Déjà repérée dans More, de Barbet Schroeder, où son apparente fragilité contrastait avec la douleur de l’expérience, Mimsy Farmer, actrice culte des années 70, icône de la libération sexuelle, ressemble à un ange perdu dans un enfer. En plein bocage normand, à l’aube du crépuscule, deux chasseurs, animés par leurs pulsions animales et gravement éméchés (Jean-Pierre Marielle et Philippe Léotard) s’attaquent sous le regard impuissant d’un troisième larron (Michel Robin) à une proie sans défense (Farmer donc, une étrangère de passage dans la région). Cette dernière parvient à blesser l’un de ses agresseurs avec un fusil et à s’échapper. De peur qu’elle alerte les gendarmes, les autres chasseurs la traquent comme du gibier. En d’autres termes, La traque respecte scrupuleusement les us et coutumes du survival sur fond de Rage and revenge. C’est une tentative terriblement courageuse tant le genre n’était clairement pas le bienvenu par chez nous.

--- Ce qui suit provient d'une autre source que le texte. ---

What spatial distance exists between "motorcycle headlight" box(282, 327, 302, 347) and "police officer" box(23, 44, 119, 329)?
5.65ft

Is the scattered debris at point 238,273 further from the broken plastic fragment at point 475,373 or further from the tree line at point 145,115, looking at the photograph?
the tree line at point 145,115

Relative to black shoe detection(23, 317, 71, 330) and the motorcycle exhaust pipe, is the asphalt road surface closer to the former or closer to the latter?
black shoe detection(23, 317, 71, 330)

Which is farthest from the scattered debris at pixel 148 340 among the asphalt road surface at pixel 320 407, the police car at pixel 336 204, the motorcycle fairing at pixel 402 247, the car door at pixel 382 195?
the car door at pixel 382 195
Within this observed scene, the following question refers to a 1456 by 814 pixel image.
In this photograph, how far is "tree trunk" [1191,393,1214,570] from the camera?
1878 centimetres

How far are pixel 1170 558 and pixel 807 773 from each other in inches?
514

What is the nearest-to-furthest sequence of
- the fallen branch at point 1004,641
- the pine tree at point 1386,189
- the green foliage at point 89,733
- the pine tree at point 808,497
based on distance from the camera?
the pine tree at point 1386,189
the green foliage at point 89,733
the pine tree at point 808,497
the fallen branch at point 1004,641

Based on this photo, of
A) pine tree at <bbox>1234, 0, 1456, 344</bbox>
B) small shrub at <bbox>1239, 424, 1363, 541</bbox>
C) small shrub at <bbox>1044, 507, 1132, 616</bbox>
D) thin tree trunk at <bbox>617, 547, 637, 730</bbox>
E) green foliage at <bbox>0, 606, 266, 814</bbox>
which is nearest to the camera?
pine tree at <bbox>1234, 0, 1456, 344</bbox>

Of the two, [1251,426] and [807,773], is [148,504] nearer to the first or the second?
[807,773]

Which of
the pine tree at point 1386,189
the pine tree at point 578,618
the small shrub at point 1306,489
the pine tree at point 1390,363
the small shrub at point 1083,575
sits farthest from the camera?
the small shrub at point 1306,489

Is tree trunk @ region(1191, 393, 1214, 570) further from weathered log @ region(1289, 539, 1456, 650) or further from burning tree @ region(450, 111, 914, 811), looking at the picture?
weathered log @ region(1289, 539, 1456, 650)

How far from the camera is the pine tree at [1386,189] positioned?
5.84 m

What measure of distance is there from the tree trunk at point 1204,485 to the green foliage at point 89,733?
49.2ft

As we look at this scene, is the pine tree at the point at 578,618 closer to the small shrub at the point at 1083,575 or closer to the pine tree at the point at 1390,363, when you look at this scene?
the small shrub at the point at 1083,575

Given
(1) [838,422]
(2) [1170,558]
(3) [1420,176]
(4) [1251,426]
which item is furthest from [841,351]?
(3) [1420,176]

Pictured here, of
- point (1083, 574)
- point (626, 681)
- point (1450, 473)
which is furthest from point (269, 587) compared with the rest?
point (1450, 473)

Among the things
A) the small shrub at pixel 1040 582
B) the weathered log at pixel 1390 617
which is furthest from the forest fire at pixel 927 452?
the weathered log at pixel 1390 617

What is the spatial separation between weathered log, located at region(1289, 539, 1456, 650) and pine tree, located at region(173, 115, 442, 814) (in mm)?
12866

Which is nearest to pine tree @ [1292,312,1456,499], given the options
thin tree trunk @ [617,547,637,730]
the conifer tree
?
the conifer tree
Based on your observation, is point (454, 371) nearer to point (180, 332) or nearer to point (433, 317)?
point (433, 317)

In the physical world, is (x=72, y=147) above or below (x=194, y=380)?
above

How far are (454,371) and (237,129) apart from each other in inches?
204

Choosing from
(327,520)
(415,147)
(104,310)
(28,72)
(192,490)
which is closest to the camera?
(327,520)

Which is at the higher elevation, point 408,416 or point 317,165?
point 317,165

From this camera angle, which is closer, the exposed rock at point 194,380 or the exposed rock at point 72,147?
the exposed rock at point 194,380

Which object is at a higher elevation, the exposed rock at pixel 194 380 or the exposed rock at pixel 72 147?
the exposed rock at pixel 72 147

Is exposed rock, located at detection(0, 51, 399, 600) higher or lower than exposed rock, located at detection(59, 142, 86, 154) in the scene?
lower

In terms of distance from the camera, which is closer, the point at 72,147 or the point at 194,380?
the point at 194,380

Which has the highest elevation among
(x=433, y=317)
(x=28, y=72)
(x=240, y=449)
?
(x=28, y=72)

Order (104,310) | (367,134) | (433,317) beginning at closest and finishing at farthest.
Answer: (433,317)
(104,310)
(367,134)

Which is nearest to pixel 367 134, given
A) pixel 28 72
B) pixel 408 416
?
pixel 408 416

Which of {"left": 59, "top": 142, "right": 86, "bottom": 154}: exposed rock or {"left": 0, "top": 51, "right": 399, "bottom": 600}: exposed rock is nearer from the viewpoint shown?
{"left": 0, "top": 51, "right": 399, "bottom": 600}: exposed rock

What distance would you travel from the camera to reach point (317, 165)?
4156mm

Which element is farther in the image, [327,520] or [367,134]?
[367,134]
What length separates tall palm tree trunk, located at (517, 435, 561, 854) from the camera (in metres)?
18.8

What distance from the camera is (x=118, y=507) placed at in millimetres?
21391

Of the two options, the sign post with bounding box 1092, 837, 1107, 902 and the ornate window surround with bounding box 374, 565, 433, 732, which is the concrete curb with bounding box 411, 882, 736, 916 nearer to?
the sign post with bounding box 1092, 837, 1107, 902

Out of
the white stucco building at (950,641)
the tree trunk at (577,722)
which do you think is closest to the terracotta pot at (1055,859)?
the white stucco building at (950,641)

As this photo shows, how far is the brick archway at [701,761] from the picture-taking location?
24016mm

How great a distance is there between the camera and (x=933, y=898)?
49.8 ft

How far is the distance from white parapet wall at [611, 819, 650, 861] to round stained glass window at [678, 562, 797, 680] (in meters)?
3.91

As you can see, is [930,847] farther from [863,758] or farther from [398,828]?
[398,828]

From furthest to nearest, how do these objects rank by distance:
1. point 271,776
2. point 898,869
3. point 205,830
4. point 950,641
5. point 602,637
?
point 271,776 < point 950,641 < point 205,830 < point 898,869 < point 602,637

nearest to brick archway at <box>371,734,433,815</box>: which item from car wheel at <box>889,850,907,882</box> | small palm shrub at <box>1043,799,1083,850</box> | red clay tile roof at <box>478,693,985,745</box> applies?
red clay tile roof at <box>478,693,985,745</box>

L’agression, brève mais marquante, est filmée avec un réalisme assez impressionnant (on est plus proche d’un cas comme Œil pour œil – I spit on your grave, de Meir Zarchi, sans la volonté d’exploit – souvenez-vous, la scène du viol durait plus de dix minutes). Très étrangement, Leroy semble aussi intéressé par la charge sociale que le caractère strictement ludique du genre. Dans sa description d’une France franchouillarde, ce récit de chasse à l’homme s’inspire autant des Chiens de Paille, de Sam Peckinpah (rejet de la communauté, scènes paroxystiques finales, même confrontation beauté/laideur) que de Dupont Lajoie, de Yves Boisset (un homme viole et tue la fille d’un ami et laisse la communauté aveuglée par la haine accuser une bande d’immigrés arabes) ou de Claude Chabrol période Que la bête meure ! (les chasseurs appartiennent à la petite bourgeoisie des notables). On peut observer malgré tout les liens qu’entretiennent les différents chasseurs : ils font bloc, doivent se plier aux décisions collectives. Lorsque l’un d’entre eux manifeste des scrupules (Jean-Luc Bideau), il est automatiquement rappelé à l’ordre par un autre (Michael Lonsdale) qui, comme par hasard, soutient son élection au conseil général. Pas étonnant que cela se passe dans une atmosphère marécageuse: le marasme ici est humain.

Le casting est idéalement composé de trognes de l’époque (Jean-Pierre Marielle, Philippe Léotard, Jean-Luc Bideau, Michel Lonsdale, Michel Constantin). Aujourd’hui, quand on parle (à ceux qui s’en souviennent) de Serge Leroy, beaucoup pensent essentiellement à Légitime violence, sorte de Justicier dans la ville made in France où un père venge les membres de sa famille froidement assassinés, qui a terriblement mal vieilli. Pourtant, de même que Les Passagers, fausse déclinaison du Duel de Spielberg et Attention les enfants regardent, avec Alain Delon en super-méchant contre des enfants, La traque vaut mieux que ce silence. Leroy y enregistre, sèchement, sans artifice, la misère sexuelle, la bestialité humaine et, surtout, l’hypocrisie sociale. La fin, désespérée et tragique comme la bande-son de Giancarlo Chiamarello, sonne le glas d’une époque innocente et inconsciente (les démons rednecks ont vaincu la jeunesse libertaire), l’après-trente glorieuses en somme.